Will PenMet bring back Fox Island park hosts? Staff researching liability, best practices
After a second meeting dominated by angry Fox Island residents, the PenMet Park Board opened the door this week — just a crack — to reconsidering the district’s July decision to end the district’s park host program.
Board President Amanda Babich directed district staff to “conduct further research” and consult with the Fox Island Community and Recreation Association about whether the program could be renewed.
Reading a written statement at the Sept. 7 board meeting, Babich maintained that the park host program has been a “problem since its inception,” but conceded that “there are some appropriate duties that park hosts perform” that are “beneficial to our park system.”
She directed staff to research other park host programs and see how they manage liability and other issues, and to identify PenMet parks that could benefit from a renewed host program.
Asked about the liability, cost of the program, and comments at the meeting, among other things, Babich told The Gateway Sunday that PenMet wouldn’t be able to answer all of the questions in time for publication.

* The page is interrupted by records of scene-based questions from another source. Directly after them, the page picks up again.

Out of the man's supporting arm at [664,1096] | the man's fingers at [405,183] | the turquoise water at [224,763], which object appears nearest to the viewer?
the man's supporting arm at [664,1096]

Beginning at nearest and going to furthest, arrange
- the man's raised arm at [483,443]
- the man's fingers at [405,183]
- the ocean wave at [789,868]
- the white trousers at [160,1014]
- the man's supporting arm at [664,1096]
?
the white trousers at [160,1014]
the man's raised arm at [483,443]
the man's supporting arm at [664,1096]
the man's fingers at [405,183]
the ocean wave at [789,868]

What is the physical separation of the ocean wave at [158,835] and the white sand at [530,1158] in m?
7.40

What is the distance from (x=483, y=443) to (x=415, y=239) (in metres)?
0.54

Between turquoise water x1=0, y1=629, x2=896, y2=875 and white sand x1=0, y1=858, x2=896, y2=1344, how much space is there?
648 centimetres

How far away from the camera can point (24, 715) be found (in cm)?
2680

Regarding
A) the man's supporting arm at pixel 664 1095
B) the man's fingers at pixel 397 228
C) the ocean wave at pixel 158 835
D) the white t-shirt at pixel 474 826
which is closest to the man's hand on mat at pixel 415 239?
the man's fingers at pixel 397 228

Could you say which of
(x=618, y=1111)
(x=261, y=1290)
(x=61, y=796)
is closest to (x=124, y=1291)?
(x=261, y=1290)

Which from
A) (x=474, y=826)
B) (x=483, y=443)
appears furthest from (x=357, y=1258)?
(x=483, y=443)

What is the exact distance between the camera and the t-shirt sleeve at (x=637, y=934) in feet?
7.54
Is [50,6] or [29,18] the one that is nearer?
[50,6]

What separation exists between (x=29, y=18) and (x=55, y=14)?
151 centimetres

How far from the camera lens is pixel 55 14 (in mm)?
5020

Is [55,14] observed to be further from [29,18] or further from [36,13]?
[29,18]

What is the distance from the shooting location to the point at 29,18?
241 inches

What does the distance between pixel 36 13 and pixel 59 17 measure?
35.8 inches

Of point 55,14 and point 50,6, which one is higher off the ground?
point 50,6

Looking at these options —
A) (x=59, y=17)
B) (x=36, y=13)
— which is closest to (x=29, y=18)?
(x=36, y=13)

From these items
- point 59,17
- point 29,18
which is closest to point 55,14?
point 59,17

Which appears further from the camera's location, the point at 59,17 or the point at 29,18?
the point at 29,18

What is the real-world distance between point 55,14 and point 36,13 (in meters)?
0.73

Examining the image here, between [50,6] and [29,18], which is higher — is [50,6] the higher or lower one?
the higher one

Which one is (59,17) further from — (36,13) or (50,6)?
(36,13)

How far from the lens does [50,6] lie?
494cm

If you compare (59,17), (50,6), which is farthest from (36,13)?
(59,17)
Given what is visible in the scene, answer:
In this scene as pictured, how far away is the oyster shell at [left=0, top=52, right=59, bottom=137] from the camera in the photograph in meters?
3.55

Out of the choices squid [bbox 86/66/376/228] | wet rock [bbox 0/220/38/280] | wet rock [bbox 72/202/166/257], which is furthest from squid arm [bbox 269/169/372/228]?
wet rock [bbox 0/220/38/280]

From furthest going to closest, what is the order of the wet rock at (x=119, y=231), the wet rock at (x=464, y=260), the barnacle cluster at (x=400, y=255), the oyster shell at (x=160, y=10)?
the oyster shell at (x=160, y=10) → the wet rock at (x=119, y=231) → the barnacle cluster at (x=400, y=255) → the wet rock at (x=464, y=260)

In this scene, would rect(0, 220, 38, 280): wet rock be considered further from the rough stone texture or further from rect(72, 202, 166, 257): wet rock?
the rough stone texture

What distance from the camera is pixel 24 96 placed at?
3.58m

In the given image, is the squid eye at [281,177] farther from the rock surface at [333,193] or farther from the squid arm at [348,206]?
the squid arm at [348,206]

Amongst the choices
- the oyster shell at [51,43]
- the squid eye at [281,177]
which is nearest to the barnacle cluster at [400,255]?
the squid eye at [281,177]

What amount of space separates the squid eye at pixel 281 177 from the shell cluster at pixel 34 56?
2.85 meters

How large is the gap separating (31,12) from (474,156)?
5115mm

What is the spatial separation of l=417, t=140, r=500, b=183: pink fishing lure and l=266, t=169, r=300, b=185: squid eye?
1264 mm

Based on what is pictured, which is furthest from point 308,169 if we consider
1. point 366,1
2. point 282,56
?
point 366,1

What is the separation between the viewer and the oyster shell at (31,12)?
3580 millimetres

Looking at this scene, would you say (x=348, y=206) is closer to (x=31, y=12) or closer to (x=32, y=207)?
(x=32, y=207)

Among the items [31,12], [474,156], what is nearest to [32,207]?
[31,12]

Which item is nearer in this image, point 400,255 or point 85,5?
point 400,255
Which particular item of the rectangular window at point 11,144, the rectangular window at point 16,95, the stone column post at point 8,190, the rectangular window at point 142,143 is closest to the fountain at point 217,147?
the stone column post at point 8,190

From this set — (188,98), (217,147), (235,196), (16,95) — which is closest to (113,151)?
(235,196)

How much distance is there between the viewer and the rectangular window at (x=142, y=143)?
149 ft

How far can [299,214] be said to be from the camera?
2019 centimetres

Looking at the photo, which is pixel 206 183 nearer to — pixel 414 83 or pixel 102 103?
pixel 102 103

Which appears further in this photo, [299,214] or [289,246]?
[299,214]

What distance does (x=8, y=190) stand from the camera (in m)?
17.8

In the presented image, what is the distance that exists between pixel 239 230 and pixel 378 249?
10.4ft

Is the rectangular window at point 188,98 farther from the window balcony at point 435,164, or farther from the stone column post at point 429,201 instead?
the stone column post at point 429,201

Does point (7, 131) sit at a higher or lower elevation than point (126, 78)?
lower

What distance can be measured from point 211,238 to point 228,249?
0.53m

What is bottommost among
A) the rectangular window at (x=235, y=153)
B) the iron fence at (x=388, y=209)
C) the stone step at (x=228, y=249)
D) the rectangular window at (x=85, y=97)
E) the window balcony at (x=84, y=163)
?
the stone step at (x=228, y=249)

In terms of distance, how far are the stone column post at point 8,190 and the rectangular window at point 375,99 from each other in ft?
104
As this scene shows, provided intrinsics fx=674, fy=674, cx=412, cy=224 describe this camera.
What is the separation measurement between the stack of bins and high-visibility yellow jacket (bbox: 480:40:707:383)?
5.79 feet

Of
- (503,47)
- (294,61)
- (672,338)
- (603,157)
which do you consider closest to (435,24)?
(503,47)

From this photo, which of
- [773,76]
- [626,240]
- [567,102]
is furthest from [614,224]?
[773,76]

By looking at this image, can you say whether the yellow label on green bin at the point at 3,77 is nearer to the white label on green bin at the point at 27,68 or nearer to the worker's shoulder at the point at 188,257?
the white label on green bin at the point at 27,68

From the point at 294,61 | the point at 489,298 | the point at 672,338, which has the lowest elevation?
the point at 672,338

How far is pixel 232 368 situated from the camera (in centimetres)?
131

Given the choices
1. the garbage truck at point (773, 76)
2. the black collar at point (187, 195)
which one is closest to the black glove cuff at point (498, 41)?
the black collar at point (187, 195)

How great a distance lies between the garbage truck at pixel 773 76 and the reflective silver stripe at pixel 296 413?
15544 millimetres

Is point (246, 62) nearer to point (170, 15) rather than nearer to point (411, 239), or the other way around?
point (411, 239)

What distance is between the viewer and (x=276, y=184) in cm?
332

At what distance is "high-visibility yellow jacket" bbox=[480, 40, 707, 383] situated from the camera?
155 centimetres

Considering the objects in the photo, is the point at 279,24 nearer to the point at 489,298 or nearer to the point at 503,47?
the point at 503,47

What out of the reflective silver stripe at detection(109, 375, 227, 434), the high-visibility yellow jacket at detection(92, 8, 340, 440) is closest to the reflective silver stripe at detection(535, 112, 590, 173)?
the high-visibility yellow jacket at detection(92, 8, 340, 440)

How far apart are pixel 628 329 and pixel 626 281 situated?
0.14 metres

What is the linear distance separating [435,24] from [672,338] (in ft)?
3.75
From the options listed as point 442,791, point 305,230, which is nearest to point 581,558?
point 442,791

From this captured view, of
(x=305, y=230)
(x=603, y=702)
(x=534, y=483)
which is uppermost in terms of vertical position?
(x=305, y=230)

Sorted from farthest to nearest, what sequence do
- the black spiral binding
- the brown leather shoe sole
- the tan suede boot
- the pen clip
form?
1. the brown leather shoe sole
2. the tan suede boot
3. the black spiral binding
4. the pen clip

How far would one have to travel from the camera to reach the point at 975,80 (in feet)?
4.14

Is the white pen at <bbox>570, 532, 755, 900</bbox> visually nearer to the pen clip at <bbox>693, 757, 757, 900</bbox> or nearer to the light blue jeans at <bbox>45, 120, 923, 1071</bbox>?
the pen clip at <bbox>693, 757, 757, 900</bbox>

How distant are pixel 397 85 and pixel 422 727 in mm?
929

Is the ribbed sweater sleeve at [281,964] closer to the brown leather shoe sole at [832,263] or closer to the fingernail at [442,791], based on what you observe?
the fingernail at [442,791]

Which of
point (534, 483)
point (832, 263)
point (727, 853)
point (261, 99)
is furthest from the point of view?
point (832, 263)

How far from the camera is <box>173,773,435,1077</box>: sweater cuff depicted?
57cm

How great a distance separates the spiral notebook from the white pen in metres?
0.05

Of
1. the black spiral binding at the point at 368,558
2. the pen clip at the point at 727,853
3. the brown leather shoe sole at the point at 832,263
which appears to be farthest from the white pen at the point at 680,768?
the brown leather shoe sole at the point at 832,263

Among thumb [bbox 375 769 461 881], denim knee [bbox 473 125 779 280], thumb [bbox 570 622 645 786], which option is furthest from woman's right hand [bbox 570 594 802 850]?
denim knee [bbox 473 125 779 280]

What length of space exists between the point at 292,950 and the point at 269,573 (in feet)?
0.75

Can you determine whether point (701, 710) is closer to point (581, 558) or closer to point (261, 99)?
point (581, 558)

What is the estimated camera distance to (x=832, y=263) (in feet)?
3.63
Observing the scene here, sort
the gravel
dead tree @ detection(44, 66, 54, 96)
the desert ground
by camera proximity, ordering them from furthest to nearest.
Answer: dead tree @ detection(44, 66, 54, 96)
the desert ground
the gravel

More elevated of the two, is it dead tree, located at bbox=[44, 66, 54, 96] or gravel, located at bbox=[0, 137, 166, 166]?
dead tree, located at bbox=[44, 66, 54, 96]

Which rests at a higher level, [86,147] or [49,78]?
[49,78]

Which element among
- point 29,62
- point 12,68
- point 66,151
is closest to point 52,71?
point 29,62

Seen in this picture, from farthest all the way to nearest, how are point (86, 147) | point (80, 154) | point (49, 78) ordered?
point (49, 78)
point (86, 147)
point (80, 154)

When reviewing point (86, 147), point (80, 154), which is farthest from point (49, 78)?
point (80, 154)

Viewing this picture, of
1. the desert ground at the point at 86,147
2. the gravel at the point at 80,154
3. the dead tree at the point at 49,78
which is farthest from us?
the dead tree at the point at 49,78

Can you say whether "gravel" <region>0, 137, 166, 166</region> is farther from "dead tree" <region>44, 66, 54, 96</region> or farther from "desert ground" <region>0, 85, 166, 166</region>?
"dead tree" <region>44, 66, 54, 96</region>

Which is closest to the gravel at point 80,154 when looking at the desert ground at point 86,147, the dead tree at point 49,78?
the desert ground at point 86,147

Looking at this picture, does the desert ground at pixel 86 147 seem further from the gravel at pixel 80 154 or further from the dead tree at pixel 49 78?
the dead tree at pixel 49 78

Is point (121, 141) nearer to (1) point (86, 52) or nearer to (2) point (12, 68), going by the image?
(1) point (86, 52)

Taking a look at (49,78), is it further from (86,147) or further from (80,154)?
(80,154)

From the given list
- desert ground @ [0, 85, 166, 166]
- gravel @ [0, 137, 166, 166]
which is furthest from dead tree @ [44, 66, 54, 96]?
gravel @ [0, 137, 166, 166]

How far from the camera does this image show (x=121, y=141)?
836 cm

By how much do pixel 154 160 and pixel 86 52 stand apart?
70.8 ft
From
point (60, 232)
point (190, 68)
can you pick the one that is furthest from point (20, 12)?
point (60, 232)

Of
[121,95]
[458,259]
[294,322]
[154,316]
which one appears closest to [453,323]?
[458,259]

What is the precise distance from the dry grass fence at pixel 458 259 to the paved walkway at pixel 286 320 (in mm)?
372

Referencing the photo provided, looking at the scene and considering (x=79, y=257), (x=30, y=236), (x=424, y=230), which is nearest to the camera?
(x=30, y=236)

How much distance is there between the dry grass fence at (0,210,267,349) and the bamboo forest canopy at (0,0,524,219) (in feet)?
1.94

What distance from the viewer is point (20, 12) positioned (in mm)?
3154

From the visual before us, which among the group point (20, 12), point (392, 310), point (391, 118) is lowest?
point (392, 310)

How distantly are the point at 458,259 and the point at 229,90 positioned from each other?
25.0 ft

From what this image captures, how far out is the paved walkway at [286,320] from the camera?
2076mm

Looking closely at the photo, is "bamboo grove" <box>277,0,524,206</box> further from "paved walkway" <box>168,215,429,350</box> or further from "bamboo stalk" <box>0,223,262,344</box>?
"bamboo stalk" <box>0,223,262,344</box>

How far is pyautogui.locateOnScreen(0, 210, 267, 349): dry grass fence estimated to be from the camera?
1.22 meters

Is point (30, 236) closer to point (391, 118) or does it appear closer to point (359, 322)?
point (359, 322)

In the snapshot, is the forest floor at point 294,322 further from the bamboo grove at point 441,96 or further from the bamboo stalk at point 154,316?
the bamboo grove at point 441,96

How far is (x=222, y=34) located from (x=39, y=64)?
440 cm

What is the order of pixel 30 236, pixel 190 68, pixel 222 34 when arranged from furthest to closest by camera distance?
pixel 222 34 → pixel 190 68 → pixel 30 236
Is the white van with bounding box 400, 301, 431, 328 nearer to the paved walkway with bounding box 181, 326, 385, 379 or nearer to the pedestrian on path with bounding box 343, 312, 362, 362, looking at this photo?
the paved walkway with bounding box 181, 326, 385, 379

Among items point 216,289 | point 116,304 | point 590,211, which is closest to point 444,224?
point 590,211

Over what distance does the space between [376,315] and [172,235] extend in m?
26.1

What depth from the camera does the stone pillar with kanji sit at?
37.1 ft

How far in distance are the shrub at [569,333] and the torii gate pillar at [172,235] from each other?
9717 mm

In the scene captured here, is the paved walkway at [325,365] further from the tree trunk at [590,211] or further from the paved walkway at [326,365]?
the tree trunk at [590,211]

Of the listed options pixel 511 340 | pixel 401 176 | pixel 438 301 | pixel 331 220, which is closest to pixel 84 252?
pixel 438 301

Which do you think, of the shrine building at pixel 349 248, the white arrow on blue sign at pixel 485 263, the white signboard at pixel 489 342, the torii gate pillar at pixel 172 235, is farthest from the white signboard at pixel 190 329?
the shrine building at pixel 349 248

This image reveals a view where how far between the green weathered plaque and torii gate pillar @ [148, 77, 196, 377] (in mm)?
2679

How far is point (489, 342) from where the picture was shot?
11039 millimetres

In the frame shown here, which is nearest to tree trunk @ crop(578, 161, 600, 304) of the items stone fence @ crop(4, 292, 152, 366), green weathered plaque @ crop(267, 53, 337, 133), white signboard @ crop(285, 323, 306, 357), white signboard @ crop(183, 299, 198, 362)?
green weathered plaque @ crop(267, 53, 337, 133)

“PenMet has general legal counsel that advises the District on all matters related to legal liability,” her email said in part.
Hosts evicted
Many Fox Island residents were dismayed in July when the Peninsula Metropolitan Park District sent registered letters evicting the resident hosts at the Fox Island Fishing Pier Park and the DeMolay Sand Spit Nature Preserve and declaring the 17-year-old park host program ended. In the July 16 letter, PenMet Executive Director Ally Bujacich said the program is “no longer the most effective method to assist in operating these District assets.”
The hosts, Ed Lewis at the fishing pier and Brett Marlo at the sandspit, were popular on the island and credited by neighbors with controlling the after-dark trespassing, bonfires and teenage drinking parties that once plagued the parks.
Lewis and his wife, Lynn, lived in a recreational vehicle; Marlo and her two daughters lived in a “tiny house” of her own design. Lewis had served six years as a park host; Marlo served four. They were given until Oct. 1 to leave.
The hosts opened and closed the park gates, cleaned up trash, enforced park rules and performed some minor maintenance. They were not paid, but received free utilities.
Ally Bujacich, the park executive director, pointed The Gateway to a seven-page FAQ, which said, “Some of the park hosts’ decisions and interaction with the public have not met PenMet Parks’ expectations for customer service.”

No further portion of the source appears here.